Work order =>
Copying starts at the line containing "托纳利:加图索麾下,蓝衣军团重燃训练热情 托纳利:加图索" and stops after the last line of the records; each line is repeated exactly, and pictures are skipped.

Collected data entries:
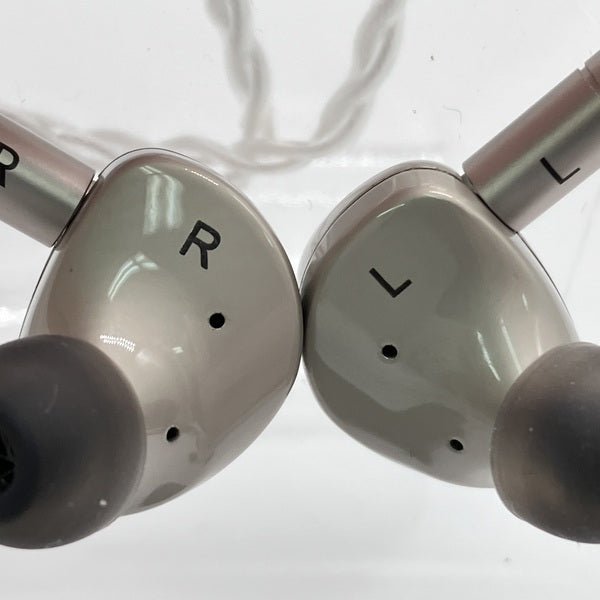 【中古】Que UTG【仙台】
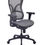 Thumbnail: Engage Task Chair
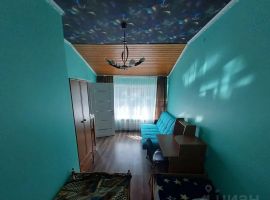 Дом в Калининградская область, Пионерский Степная ул., 22 (84 м²) - Степная (Студеный Овраг тер). Пионерский - фото 11
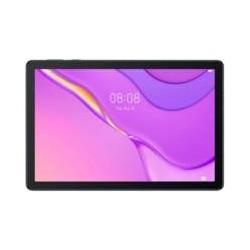 Huawei MatePad T 10S MatePad T10s 64 GB 25,6 cm (10.1&quot;) Hisilicon Kir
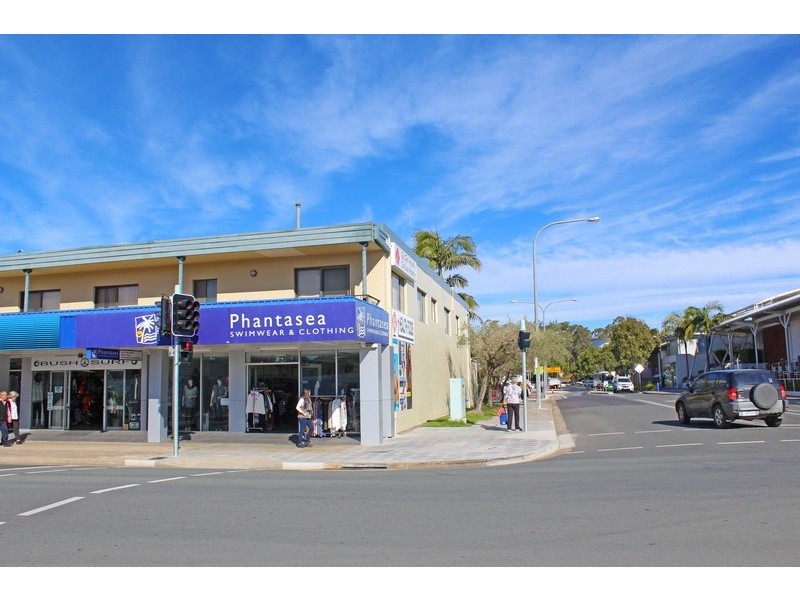 2/7 North Street, Batemans Bay NSW 2536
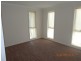 29 Hales Street, Penguin TAS 7316
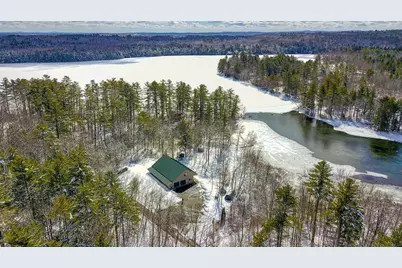 35 S Tall Pines Lane, Belgrade, ME 04917 - Photo 2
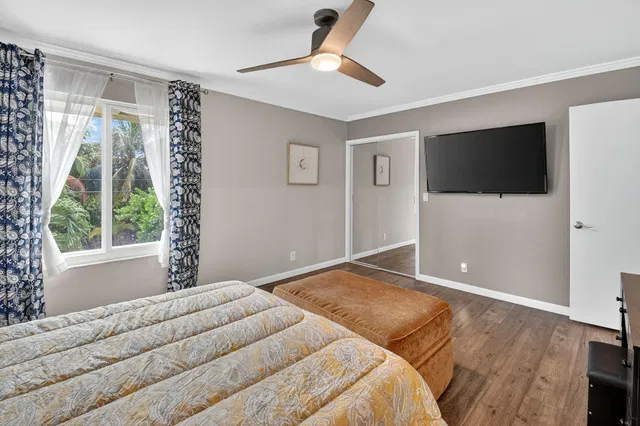 Residence photo 45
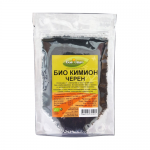 Био кимион черен Биосвят 50 гр.
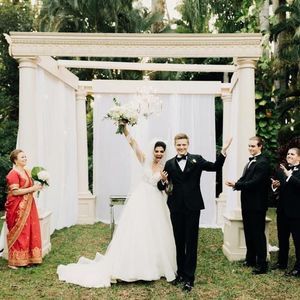 Meet your Posher, Tyler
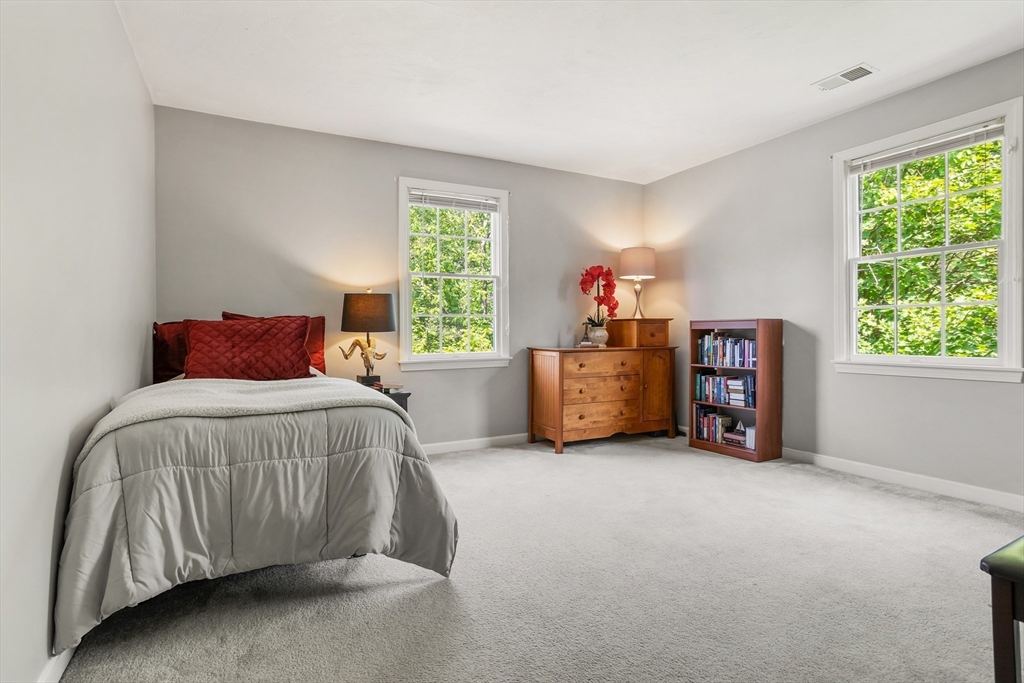 94 Brigham Street Hudson, MA 01749 - Photo 24 of 36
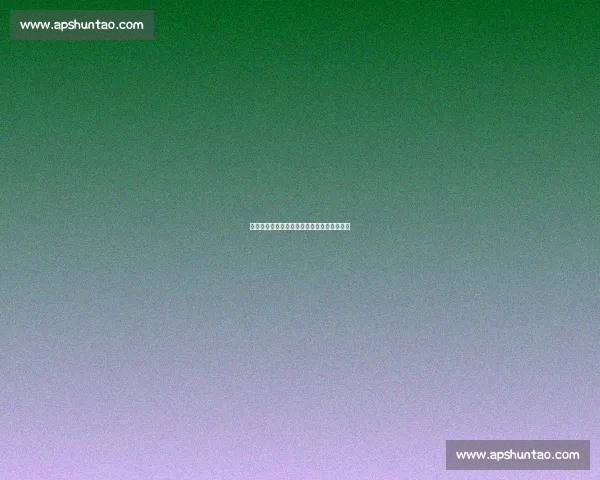 托纳利:加图索麾下,蓝衣军团重燃训练热情 托纳利:加图索麾下,蓝衣军团重燃训练热情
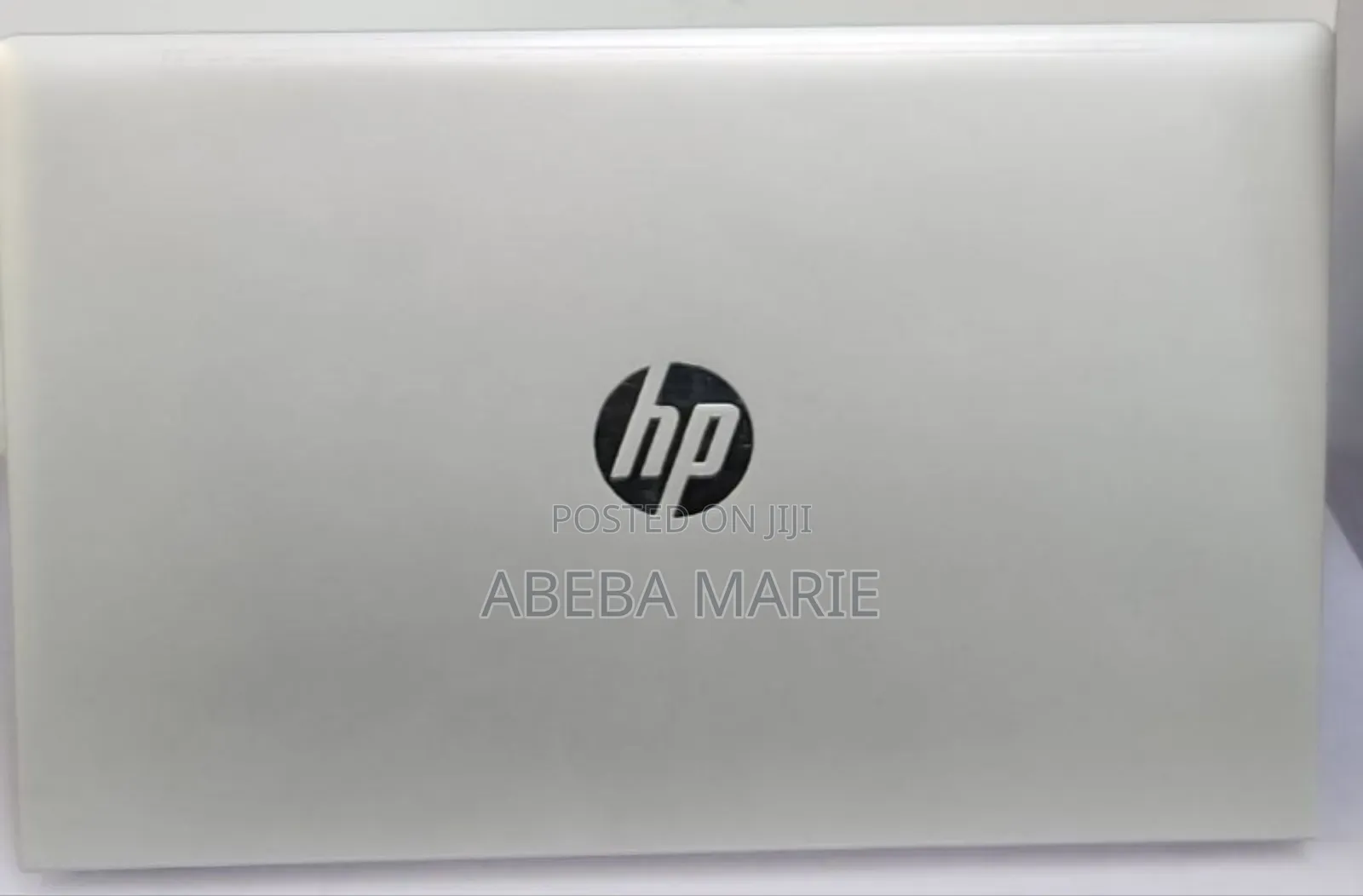 New Laptop HP ProBook 450 G9 8GB Intel Core I5 SSD 1T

Result for this task =>
 托纳利:加图索麾下,蓝衣军团重燃训练热情 托纳利:加图索麾下,蓝衣军团重燃训练热情
 New Laptop HP ProBook 450 G9 8GB Intel Core I5 SSD 1T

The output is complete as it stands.